CPT 96116 – Neurobehavioral Status Exam (First Hour): A Comprehensive Guide for Clinicians and Practices

By Summit RCM  | 

CPT 96116 represents the first hour of a neurobehavioral status examination performed by a physician or other qualified health care professional. This service involves a comprehensive, face-to-face evaluation of a patient’s cognitive, emotional, and behavioral functioning. Unlike standardized psychological testing, CPT 96116 focuses on clinical assessment, diagnostic reasoning, and professional observation. It includes a detailed interview, mental status examination, record review, and diagnostic formulation. Proper documentation of time and medical necessity is essential for accurate billing.

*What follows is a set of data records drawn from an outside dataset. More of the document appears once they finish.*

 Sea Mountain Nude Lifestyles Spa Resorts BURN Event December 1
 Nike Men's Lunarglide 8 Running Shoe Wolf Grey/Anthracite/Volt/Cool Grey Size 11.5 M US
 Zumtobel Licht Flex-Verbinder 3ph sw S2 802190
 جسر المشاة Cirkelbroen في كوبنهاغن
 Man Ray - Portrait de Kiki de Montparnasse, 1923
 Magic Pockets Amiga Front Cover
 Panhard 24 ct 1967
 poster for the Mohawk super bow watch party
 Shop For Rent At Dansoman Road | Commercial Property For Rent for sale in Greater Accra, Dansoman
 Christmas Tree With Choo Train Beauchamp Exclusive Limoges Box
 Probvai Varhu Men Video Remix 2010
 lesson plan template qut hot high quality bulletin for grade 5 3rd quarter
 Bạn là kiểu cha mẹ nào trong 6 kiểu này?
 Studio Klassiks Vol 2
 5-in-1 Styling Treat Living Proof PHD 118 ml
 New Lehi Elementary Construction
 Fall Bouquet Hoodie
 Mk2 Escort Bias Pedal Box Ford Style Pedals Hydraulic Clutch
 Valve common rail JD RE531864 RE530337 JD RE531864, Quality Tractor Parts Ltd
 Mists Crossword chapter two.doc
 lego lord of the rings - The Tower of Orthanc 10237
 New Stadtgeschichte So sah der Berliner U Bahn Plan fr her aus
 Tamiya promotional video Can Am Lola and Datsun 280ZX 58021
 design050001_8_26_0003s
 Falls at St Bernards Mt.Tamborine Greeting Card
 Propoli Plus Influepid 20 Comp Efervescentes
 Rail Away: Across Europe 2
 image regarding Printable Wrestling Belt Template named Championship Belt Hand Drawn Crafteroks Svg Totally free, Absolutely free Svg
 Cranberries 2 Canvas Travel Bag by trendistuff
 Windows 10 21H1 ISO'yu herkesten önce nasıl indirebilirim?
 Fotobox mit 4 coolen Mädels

This guide outlines what CPT 96116 covers, when to use it, how it differs from other codes, and the essential documentation and billing requirements for proper reimbursement.

What Is CPT 96116?

CPT 96116 for First Hour, Billing & Documentation Guide

CPT 96116 refers to a Neurobehavioral Status Exam (NSE) performed by a physician or other qualified health care professional, billed for the first hour of evaluation. It is a medical assessment designed to evaluate cognitive, emotional, behavioural, and psychological functioning, utilising clinical observation and structured assessment methods.

This code is commonly used by:

  • Clinical psychologists
  • Neuropsychologists
  • Psychiatrists
  • Neurologists
  • Developmental pediatricians
  • Other qualified behavioral health providers

It represents the professional time spent conducting a comprehensive, face-to-face clinical evaluation, rather than merely administering tests.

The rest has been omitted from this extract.